Tahar Rahim is suitably malevolent as the prince of the Seal People, and Mark Strong brings a bit of life to his performance as Guern, a Roman warrior who turns up under unexpected circumstances. The story has no female characters whatsoever, aside from brief glimpses of ragged villagers.
The setting feels reasonably authentic, with the rugged Hungarian countryside outside Budapest standing in for the unspoiled lands of second century Britain. The many grimy extras look convincing in costume designer Michael O’Connor’s various outfits, although one motley set of rag garments looks very much like the next.
Aside from their poor staging, the various battle scenes are further compromised by the filmmakers’ obvious desire to win a family-friendly PG-13 rating.

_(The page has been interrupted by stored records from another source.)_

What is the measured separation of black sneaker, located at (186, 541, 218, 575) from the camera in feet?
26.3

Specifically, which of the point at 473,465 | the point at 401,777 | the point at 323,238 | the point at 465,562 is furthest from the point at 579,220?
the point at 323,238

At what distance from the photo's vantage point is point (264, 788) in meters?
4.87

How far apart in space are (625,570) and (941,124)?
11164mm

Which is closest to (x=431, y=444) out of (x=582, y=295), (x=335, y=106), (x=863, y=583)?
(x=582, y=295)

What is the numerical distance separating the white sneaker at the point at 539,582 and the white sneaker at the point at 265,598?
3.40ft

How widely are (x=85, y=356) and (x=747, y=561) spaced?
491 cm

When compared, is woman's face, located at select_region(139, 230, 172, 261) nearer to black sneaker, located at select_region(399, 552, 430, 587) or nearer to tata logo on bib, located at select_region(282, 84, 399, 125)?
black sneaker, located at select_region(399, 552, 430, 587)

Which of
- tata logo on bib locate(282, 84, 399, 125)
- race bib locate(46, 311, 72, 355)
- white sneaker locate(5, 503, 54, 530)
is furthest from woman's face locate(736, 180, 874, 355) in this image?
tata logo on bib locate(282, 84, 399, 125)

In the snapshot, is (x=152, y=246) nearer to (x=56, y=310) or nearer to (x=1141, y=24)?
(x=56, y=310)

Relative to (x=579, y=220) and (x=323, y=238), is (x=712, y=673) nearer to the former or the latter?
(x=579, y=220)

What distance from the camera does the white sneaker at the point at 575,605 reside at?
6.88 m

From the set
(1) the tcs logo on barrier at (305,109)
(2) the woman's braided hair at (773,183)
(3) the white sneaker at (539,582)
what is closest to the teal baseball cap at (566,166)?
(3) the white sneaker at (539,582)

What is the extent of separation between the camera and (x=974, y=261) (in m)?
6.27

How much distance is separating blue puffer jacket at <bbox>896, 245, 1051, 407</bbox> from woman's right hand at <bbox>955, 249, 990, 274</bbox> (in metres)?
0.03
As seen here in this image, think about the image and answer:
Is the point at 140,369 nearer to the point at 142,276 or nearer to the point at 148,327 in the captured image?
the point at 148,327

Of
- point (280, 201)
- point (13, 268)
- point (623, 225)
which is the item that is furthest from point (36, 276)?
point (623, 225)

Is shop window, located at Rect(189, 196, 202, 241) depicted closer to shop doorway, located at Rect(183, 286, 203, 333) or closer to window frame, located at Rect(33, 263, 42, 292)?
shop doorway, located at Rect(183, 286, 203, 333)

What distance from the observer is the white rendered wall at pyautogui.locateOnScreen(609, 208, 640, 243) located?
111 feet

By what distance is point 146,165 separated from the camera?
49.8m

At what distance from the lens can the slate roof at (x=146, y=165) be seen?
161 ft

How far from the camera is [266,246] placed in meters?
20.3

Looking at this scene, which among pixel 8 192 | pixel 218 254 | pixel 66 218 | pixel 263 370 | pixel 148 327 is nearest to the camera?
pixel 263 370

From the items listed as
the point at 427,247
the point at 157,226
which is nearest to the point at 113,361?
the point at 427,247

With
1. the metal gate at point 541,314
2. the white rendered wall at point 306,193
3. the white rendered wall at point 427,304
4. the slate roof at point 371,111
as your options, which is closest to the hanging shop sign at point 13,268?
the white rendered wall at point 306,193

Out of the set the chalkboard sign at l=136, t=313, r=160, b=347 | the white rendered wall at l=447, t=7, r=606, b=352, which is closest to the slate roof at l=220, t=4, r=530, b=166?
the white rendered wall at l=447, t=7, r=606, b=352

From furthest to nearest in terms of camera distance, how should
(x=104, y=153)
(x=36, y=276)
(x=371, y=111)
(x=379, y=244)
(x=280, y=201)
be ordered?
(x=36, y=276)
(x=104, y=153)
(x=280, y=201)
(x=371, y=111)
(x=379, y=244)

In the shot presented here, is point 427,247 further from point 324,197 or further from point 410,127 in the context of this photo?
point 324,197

I’m no advocate of gore for the sheer sake of it, but if one goes through the motions of slitting throats and hacking off heads, it seems an obvious cheat to keep cutting away or resorting to clumsily concealing camera angles. Macdonald would have been better off accepting an R rating, and allowing his skirmishes to look more authentic.
Ultimately, I can’t help feeling that Macdonald has no sense of this genre. He’s obviously more comfortable with the documentary-style character drama of his much better films: The Last King of Scotland and State of Play. The former brought star Forest Whitaker a well-deserved Academy Award, which suggests that Macdonald can, in fact, shape a compelling performance from a good actor. I guess he didn’t have much to work with here.
The Eagle simply doesn’t soar. Although a modestly engaging time-filler for those seeking uninvolving big-screen entertainment, it’ll be forgotten long before this decade is out.